__Given exercise__. Give back, unchanged, each line from the one containing "Studying this captured" through the last line of the entries below.

■ ■ ■ ■ ■ ■ ■

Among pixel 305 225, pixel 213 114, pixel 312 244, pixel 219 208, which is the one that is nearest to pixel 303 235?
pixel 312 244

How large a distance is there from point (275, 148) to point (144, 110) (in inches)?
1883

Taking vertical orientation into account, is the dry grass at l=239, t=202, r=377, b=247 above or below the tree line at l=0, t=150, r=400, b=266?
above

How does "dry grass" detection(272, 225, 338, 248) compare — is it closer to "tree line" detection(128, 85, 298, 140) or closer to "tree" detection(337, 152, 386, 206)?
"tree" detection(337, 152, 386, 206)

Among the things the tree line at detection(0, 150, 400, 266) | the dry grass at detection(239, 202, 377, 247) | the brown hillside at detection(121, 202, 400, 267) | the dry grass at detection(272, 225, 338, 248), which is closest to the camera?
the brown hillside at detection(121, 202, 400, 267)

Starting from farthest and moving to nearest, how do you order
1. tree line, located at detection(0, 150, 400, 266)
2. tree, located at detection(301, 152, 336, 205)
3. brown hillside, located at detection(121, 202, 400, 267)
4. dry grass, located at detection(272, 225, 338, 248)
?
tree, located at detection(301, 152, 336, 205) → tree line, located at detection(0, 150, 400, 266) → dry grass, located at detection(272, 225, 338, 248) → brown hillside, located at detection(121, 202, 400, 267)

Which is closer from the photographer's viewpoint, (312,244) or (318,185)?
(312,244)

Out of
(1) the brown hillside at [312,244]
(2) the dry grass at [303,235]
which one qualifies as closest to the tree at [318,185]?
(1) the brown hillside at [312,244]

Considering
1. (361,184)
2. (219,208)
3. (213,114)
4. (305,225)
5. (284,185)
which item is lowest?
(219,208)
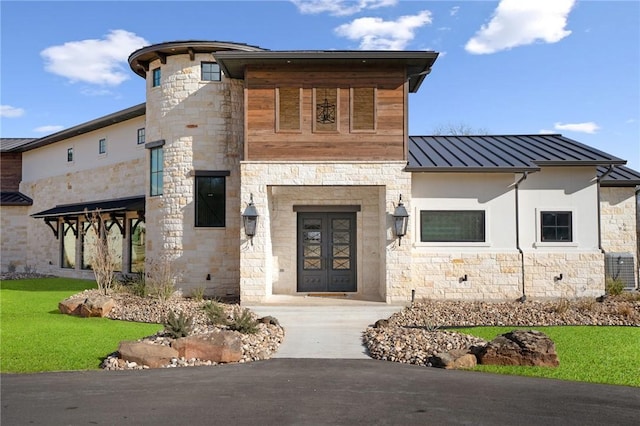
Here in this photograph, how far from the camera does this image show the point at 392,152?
13.6 metres

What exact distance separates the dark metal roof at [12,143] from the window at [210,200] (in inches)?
652

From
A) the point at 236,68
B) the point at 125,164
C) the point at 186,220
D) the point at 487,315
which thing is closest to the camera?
the point at 487,315

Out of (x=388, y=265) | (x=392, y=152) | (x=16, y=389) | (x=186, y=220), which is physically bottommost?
(x=16, y=389)

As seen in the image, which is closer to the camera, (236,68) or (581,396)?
(581,396)

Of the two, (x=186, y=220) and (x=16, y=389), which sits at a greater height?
(x=186, y=220)

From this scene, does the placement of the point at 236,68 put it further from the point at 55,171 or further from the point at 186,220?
the point at 55,171

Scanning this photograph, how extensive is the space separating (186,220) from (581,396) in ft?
37.9

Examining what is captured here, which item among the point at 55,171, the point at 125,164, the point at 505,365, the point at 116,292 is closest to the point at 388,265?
the point at 505,365

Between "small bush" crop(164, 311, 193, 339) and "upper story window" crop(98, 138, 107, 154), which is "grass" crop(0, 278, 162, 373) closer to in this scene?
"small bush" crop(164, 311, 193, 339)

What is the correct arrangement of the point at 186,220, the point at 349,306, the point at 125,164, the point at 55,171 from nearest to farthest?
the point at 349,306 < the point at 186,220 < the point at 125,164 < the point at 55,171

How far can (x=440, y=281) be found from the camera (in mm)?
13977

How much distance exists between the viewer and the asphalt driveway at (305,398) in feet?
17.6

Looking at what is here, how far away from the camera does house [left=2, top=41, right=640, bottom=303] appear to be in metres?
13.5

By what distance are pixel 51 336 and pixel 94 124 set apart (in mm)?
13491
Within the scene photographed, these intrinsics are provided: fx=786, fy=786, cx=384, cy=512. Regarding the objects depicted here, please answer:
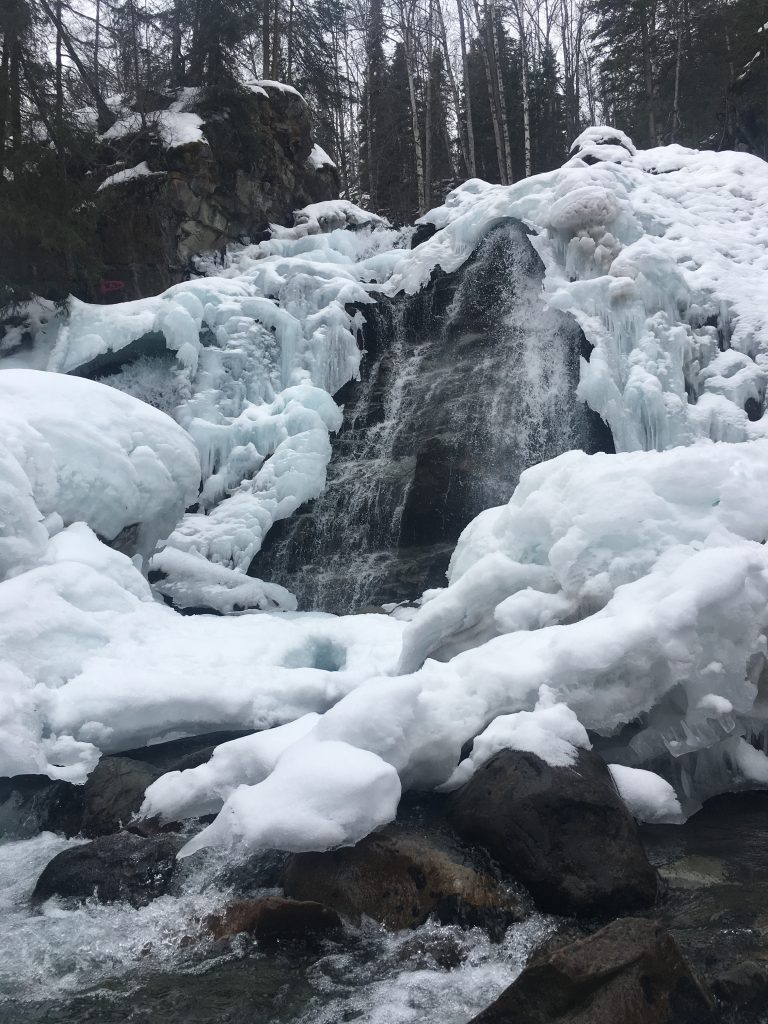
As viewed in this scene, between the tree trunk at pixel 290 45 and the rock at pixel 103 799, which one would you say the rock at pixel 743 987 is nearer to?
the rock at pixel 103 799

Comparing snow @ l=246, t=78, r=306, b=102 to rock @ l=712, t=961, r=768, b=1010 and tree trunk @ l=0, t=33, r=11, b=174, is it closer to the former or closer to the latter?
tree trunk @ l=0, t=33, r=11, b=174

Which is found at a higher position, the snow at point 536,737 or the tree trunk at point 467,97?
the tree trunk at point 467,97

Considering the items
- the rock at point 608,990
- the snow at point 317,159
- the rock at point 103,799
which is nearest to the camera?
the rock at point 608,990

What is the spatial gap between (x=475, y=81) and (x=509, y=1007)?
25253 millimetres

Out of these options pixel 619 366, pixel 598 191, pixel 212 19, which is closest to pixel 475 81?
pixel 212 19

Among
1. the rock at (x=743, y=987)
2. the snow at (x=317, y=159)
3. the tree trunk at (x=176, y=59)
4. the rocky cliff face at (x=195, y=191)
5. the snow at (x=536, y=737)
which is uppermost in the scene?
the tree trunk at (x=176, y=59)

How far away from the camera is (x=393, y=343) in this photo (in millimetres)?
12359

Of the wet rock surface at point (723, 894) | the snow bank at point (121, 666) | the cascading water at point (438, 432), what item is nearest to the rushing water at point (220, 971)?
the wet rock surface at point (723, 894)

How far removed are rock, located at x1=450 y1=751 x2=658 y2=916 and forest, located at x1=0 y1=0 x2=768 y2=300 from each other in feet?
35.8

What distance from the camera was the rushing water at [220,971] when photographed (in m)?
2.71

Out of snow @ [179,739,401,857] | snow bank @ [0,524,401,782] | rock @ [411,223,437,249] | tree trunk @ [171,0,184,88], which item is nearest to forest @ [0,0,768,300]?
tree trunk @ [171,0,184,88]

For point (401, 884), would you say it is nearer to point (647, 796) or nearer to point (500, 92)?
point (647, 796)

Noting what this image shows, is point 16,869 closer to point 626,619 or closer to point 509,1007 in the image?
point 509,1007

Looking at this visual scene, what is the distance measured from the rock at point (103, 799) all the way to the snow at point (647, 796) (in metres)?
2.63
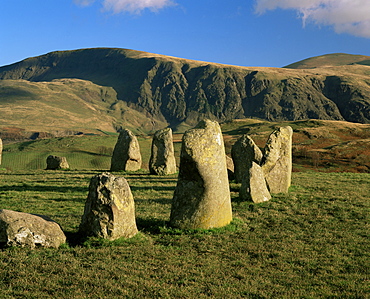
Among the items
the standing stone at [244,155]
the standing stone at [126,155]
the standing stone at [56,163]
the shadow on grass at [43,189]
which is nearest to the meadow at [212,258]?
the shadow on grass at [43,189]

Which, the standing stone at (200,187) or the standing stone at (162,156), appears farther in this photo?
the standing stone at (162,156)

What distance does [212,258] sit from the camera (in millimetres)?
9617

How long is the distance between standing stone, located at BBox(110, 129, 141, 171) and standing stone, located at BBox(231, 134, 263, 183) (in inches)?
381

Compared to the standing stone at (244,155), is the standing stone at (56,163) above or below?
below

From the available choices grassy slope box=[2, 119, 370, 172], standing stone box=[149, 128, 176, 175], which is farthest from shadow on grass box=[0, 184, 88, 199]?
Answer: grassy slope box=[2, 119, 370, 172]

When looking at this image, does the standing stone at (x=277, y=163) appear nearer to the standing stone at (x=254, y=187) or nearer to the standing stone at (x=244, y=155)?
the standing stone at (x=254, y=187)

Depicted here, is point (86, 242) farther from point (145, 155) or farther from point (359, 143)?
point (359, 143)

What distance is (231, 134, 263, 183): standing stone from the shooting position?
72.5 feet

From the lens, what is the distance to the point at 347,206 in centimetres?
1577

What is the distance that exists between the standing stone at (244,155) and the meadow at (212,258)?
223 inches

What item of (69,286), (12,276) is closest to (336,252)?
(69,286)

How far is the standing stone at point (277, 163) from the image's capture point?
18906 millimetres

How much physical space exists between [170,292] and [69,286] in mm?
2148

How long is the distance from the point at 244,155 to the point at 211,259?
44.8 feet
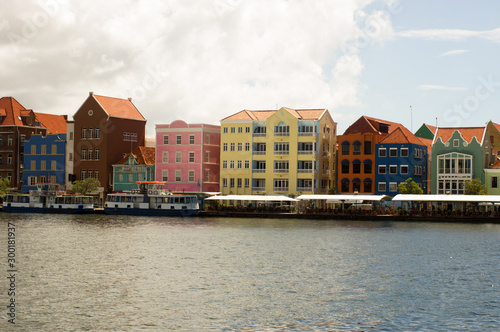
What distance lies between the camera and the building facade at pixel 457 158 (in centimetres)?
12338

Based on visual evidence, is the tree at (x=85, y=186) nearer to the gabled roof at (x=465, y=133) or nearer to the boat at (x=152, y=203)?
the boat at (x=152, y=203)

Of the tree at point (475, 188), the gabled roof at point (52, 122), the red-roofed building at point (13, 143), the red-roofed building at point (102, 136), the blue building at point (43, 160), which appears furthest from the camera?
the gabled roof at point (52, 122)

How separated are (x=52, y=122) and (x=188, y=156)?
46.2 m

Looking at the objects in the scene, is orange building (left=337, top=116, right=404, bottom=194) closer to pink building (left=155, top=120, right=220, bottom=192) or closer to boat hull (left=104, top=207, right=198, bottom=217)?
pink building (left=155, top=120, right=220, bottom=192)

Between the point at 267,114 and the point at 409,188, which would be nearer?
the point at 409,188

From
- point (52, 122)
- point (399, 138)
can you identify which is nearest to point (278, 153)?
point (399, 138)

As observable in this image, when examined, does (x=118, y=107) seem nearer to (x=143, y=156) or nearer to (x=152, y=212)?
(x=143, y=156)

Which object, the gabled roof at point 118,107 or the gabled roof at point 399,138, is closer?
the gabled roof at point 399,138

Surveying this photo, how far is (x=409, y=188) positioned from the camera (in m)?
121

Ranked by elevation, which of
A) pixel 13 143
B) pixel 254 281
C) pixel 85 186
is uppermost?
pixel 13 143

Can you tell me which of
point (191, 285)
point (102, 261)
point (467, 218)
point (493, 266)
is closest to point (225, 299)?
point (191, 285)

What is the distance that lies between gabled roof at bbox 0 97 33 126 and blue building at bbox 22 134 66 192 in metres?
6.82

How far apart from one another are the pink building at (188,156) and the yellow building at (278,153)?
138 inches

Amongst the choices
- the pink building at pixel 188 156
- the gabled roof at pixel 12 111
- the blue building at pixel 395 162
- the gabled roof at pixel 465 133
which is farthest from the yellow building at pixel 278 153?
the gabled roof at pixel 12 111
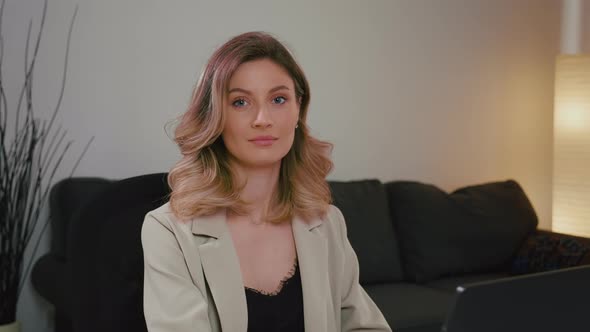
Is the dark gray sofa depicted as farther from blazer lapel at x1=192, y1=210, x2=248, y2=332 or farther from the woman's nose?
the woman's nose

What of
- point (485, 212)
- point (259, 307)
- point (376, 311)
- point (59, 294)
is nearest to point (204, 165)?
point (259, 307)

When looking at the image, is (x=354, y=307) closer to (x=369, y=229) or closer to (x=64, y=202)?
(x=64, y=202)

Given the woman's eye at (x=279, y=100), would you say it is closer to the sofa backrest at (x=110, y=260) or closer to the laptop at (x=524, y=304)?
the sofa backrest at (x=110, y=260)

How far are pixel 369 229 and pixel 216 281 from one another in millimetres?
2149

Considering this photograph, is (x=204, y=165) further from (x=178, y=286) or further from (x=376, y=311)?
(x=376, y=311)

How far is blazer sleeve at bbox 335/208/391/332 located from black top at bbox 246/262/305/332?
0.11 meters

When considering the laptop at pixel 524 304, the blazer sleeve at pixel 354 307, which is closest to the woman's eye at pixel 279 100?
the blazer sleeve at pixel 354 307

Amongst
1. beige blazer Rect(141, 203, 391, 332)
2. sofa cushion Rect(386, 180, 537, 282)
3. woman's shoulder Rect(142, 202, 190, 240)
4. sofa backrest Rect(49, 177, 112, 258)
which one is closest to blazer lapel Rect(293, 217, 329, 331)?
beige blazer Rect(141, 203, 391, 332)

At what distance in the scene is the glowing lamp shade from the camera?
13.7ft

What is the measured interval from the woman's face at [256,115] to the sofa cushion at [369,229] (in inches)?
77.1

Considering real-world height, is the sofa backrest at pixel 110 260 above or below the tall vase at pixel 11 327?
above

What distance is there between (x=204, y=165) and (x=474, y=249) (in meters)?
2.49

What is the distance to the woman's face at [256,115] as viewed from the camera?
1.58m

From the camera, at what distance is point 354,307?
1670 mm
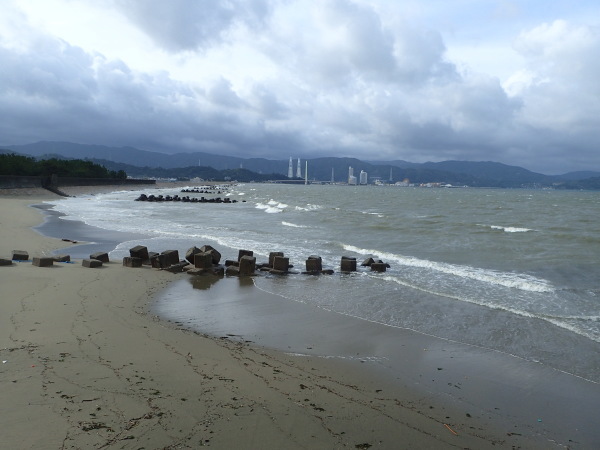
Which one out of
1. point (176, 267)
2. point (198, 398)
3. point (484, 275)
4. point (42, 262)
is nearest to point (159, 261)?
point (176, 267)

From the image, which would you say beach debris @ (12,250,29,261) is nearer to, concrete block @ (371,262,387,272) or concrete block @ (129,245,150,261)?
concrete block @ (129,245,150,261)

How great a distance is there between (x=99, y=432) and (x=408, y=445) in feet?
9.81

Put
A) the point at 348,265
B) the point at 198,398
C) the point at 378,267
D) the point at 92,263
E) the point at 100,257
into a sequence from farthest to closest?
the point at 378,267 < the point at 348,265 < the point at 100,257 < the point at 92,263 < the point at 198,398

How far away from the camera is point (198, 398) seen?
5.36 m

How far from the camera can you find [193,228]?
28297 millimetres

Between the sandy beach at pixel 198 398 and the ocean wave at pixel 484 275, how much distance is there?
656 cm

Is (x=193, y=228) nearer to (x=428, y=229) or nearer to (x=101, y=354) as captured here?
(x=428, y=229)

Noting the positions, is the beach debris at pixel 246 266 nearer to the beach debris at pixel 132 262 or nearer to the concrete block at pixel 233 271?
the concrete block at pixel 233 271

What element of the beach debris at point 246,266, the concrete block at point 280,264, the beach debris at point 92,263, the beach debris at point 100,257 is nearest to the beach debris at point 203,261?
the beach debris at point 246,266

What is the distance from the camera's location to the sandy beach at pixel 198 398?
455cm

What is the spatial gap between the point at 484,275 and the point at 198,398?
11.9 m

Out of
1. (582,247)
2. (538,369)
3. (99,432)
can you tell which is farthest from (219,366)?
(582,247)

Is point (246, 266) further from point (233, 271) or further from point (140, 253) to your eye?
point (140, 253)

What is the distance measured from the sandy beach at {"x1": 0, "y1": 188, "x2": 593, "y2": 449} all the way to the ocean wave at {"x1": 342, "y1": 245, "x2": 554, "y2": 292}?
656cm
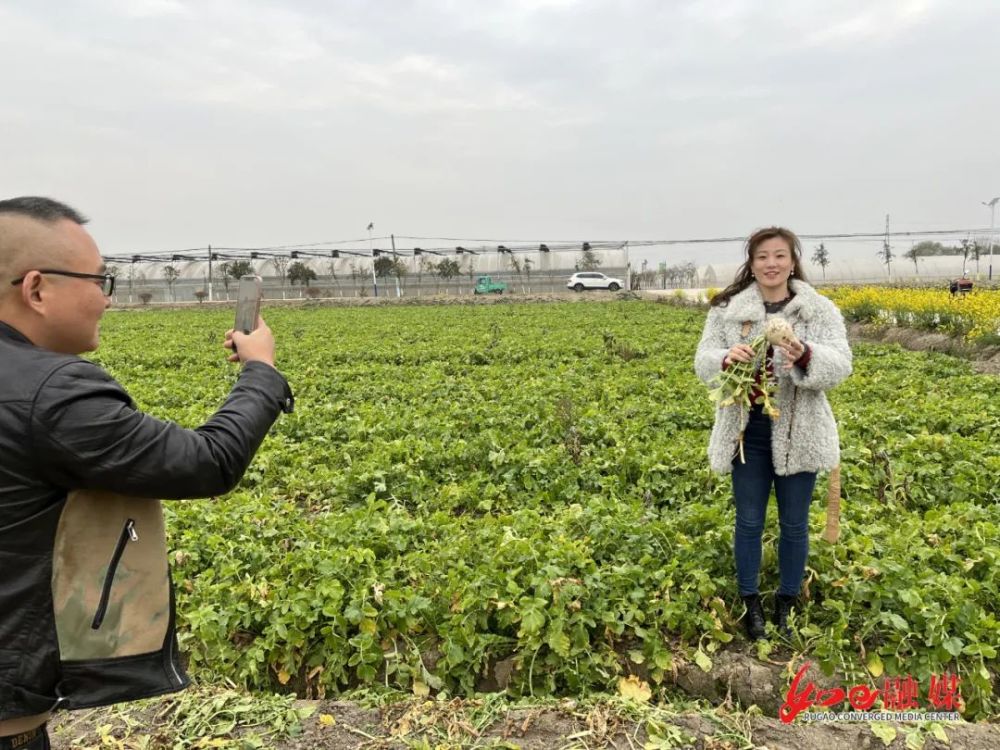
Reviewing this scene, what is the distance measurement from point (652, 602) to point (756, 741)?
885mm

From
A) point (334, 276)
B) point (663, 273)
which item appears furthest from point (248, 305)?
point (663, 273)

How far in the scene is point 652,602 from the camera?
3660 mm

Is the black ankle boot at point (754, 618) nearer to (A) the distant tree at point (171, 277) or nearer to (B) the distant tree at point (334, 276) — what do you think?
(B) the distant tree at point (334, 276)

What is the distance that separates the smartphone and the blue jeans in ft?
8.29

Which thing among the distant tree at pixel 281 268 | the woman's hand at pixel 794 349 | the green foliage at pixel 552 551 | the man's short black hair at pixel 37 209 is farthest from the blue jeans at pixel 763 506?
the distant tree at pixel 281 268

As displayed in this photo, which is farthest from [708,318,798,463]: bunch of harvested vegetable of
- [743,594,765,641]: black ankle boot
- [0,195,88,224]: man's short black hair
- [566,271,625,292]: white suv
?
[566,271,625,292]: white suv

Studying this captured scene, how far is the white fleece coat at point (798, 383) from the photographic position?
3197mm

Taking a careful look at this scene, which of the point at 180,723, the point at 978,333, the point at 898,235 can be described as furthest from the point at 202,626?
the point at 898,235

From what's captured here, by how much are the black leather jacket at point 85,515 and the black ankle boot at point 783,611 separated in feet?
10.1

■ ■ ■ ■ ■ ■ ■

__Problem solution__.
Studying this captured scene, how far is the white fleece coat at point (798, 383) from the photographic position?
3197mm

Taking a careful look at this scene, which of the point at 180,723, the point at 978,333, the point at 898,235 can be described as furthest from the point at 202,626?
the point at 898,235

From what's captured here, by how much are the black leather jacket at point 85,515 and the black ankle boot at point 783,611 separated in feet?
10.1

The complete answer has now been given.